1. Data Formatting for MESuSiE:

Use the example from Data preparation. We provide organize data and organize_ld function to do the sanity check and organize the summary statistics and LD into the MESuSiE input format.

organize_gwas Function

The organize_gwas function harmonizes two input GWAS datasets. Specifically, it:

  1. Normalizes column names for internal processing.
  2. Validates the presence of essential columns like SNP, Beta, Se, Z, and N and computes missing values as necessary.
  3. Identifies strand-ambiguous and multi-allelic SNPs.
  4. Ensures that SNPs match in both datasets, subsetting to the common set if needed.
  5. Checks the consistency of REF and ALT alleles across the datasets, adjusting signs and flipping alleles where necessary.
  6. Returns the organized datasets in a list format with user-specified names.

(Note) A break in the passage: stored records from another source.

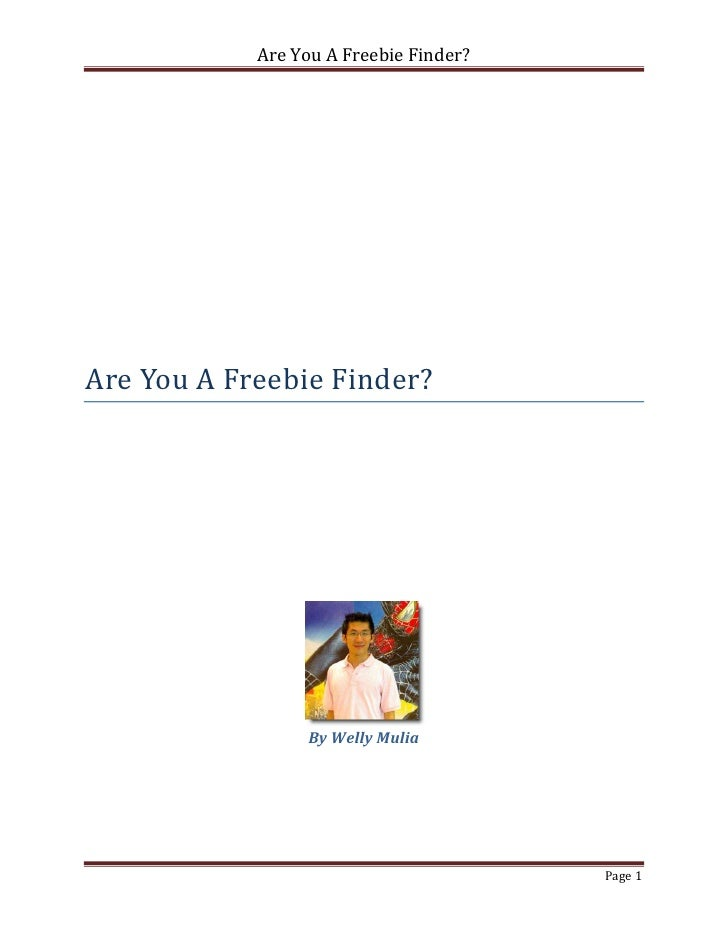Are You A Freebie Finder?Are You A Freebie Finder?                 By Welly Mulia                                        P...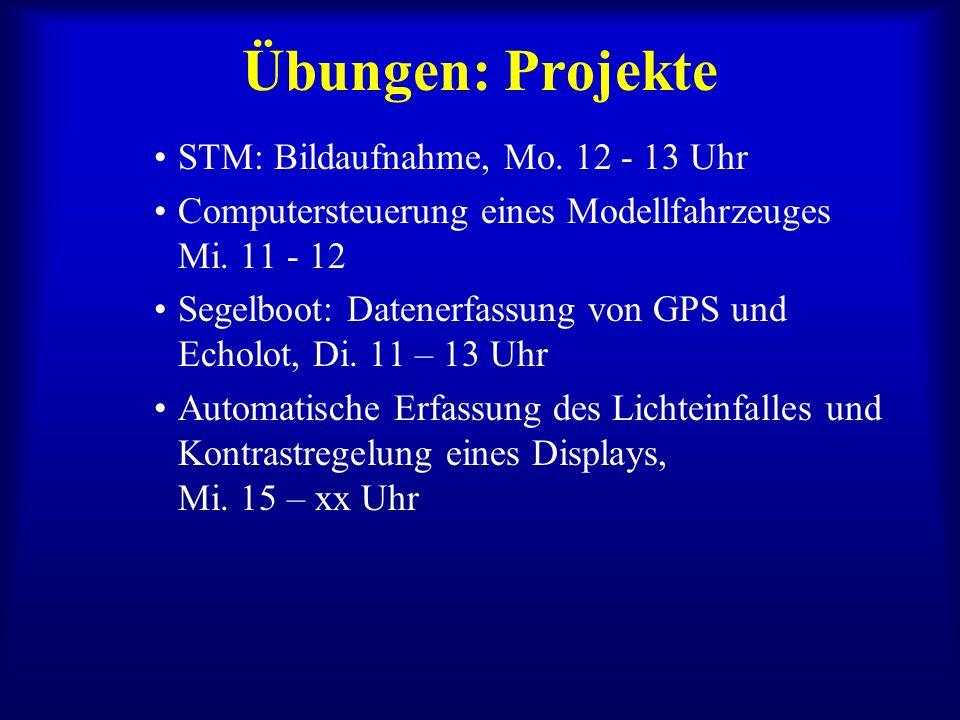 Übungen: Projekte STM: Bildaufnahme, Mo. 12 - 13 Uhr Computersteuerung eines Modellfahrzeuges Mi. 11 - 12 Segelboot: Datenerfassung von GPS und Echolo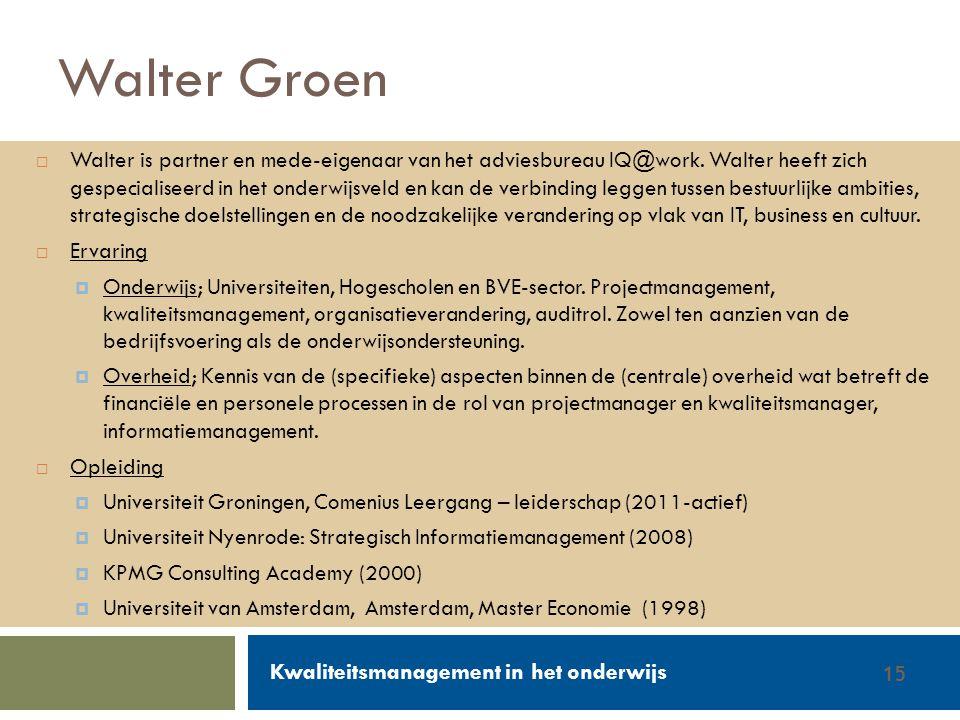 Walter Groen Kwaliteitsmanagement in het onderwijs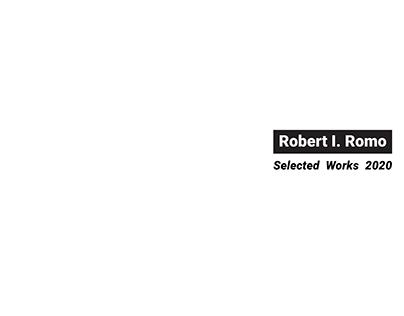 Architecture Portfolio Robert I. Romo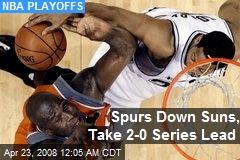 Spurs Down Suns, Take 2-0 Series Lead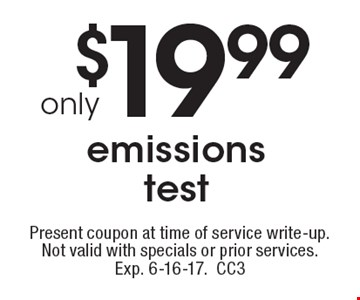 Only $19.99 emissions test. Present coupon at time of service write-up. Not valid with specials or prior services. Exp. 6-16-17.CC3
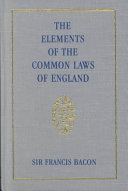 The Elements of the Common Lawes of England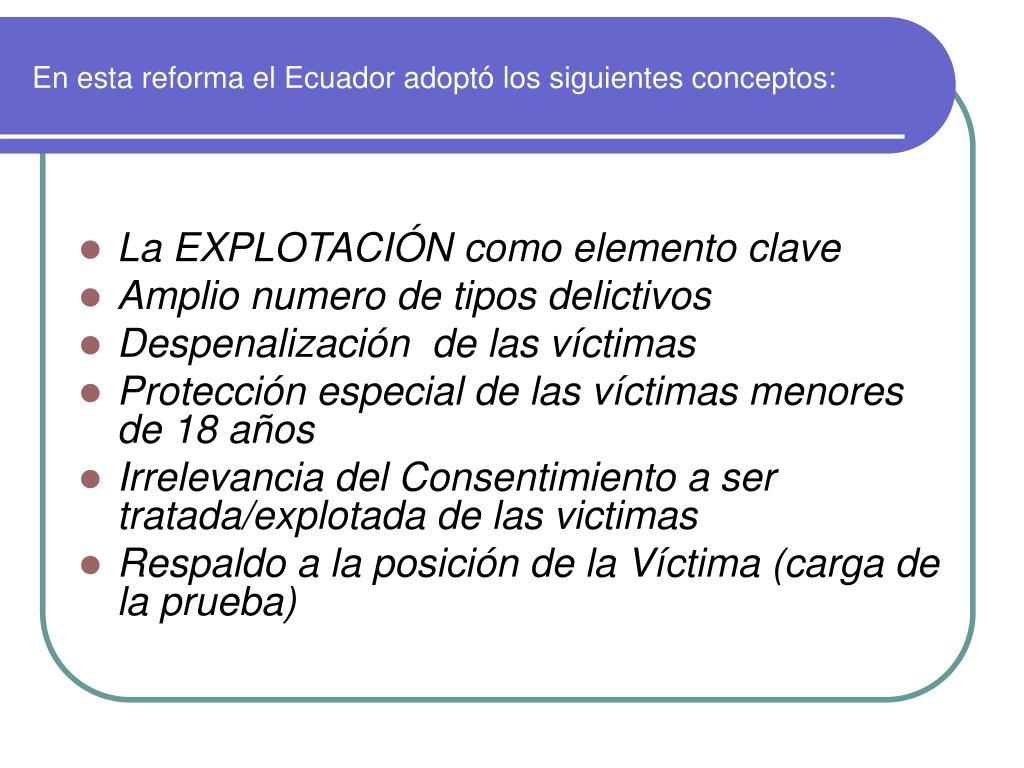 En esta reforma el Ecuador adoptó los siguientes conceptos:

This function ensures datasets from varied sources are compatible and ready for subsequent analysis with MESuSiE.

organize_ld Function

The organize_ld function ensures that two LD matrices are symmetric and compatible with provided GWAS datasets:

  1. Adjusts the LD matrices to be symmetric if they aren’t already.
  2. Ensures there are no NA values within the LD matrices.
  3. Validates that the LD matrices have SNP names in their column names and are consistent with the GWAS data.
  4. Returns the organized LD matrices in a list format with names consistent with the GWAS datasets.
library(dplyr)
library(MESuSiE)
load("/net/fantasia/home/borang/Susie_Mult/meSuSie_Analysis/data/MESuSiE_Example.RData")
summ_stat_list<-organize_gwas(UKBB_example%>%rename(SNP = CHR_POS),GLGC_example%>%rename(SNP = CHR_POS),c("EUR","AFR"))
colnames(WB_cov)<-UKBB_example$CHR_POS
colnames(BB_cov)<-GLGC_example$CHR_POS
LD_list<-organize_ld(WB_cov,BB_cov,summ_stat_list)

2. Run MESuSiE:

MESuSiE_res<-meSuSie_core(LD_list,summ_stat_list,L=10)
*************************************************************

  Multiple Ancestry Sum of Single Effect Model (MESuSiE)          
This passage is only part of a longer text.